Parce que c'est toi qui décide, maintenant ?

Je veux pas que tu meurs ! proteste Ross dans mon oreillette.

Moi non plus, intervient Ty. Si quelqu'un s'intéresse à mon avis.

Non, ça ne m'intéresse pas, mais merci. D'ailleurs, il est tant que tu repartes. Ça va bientôt mal tourner et tu ne dois plus être là quand la PI va débarquer.

Si Ross m'a accompagnée à l'intérieur du CSM, le hacker est resté à bord de notre vaisseau-à la fois pour sa sécurité, et parce que c'est là que se trouve son matériel.

Vous pourriez encore avoir besoin de moi. Et ça a déjà mal tourné.

— Non, vas-y, le contredit Ross. Cass a raison.

Mon dieu. Tu peux répéter ?

Pour Ty, pas pour la bombe.

A peine a-t-il dit cela que je sens le câble se tendre dans mon dos. Je m'agite comme une gamine que ses parents arracheraient à une aire de jeu.

— Arrête ça tout de suite, Ross !

Mais il n'arrête rien du tout, et bientôt mes pieds décollent du sol sans que je puisse rien y faire.

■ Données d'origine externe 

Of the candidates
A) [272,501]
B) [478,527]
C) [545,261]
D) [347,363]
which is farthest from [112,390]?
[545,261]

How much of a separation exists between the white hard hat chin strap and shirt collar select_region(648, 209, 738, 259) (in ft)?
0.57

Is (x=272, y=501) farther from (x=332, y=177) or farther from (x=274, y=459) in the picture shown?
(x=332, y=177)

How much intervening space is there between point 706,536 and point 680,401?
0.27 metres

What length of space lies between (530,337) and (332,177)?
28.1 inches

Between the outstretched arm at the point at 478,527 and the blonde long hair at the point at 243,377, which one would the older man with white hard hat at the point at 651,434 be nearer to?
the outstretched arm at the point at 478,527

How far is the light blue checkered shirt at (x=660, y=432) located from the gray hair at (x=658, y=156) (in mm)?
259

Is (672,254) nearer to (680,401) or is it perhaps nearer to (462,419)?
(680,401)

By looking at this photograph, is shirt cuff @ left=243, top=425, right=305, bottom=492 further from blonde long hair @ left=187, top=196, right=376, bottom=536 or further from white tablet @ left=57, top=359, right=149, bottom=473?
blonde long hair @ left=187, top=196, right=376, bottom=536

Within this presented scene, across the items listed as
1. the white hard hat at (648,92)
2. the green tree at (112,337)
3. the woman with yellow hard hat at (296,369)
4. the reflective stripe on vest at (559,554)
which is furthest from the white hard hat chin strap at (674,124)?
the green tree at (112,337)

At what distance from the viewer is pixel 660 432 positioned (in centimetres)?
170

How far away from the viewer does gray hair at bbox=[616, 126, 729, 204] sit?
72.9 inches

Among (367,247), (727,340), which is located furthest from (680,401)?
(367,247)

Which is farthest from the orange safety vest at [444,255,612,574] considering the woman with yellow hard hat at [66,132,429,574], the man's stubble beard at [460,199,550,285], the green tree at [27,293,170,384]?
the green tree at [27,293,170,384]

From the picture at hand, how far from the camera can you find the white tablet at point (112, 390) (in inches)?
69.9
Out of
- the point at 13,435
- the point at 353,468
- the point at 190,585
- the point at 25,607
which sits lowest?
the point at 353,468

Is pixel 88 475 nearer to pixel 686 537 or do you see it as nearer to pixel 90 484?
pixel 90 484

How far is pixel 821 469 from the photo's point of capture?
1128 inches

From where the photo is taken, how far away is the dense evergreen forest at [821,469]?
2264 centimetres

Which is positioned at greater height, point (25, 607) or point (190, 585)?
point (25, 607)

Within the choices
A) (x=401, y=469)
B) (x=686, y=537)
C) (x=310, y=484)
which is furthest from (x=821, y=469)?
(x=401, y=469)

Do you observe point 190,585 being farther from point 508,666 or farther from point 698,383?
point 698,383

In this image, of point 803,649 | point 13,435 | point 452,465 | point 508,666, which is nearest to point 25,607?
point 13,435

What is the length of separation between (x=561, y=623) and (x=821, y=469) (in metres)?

Je ne vais pas te laisser te faire exploser.

C'est le sol qui va exploser, pas moi !

Je pense qu'on a tous pu constater la fiabilité de tes bricolages.

Je ravale une réplique et me concentre sur les morceaux de scie qui sont encore entre mes mains. Si Ross croit pouvoir m'arrêter, il se trompe. Je ne laisse personne se mettre en travers de mon chemin-ni mes ennemis, ni mon coéquipier.

Je suis de plus en plus loin de la plateforme. Bientôt, je ne pourrais plus la voir. Mes doigts jouent lestement avec les fils et les bouts de métal. Je me revois, à dix ans, penchée sur un amas de composés électroniques tandis que le Prof m'explique le fonctionnement d'une batterie.

Dans mes mains, toutes les LED s'allume d'un coup. Un vrombissement inattendu s'élève de ma création inachevée.

Je la lâche.

Je suis trop haut pour apercevoir le fond du conduit, à présent, et je ne peux que croiser les doigts quand ma bombe artisanale échappe au champ de ma lampe frontale.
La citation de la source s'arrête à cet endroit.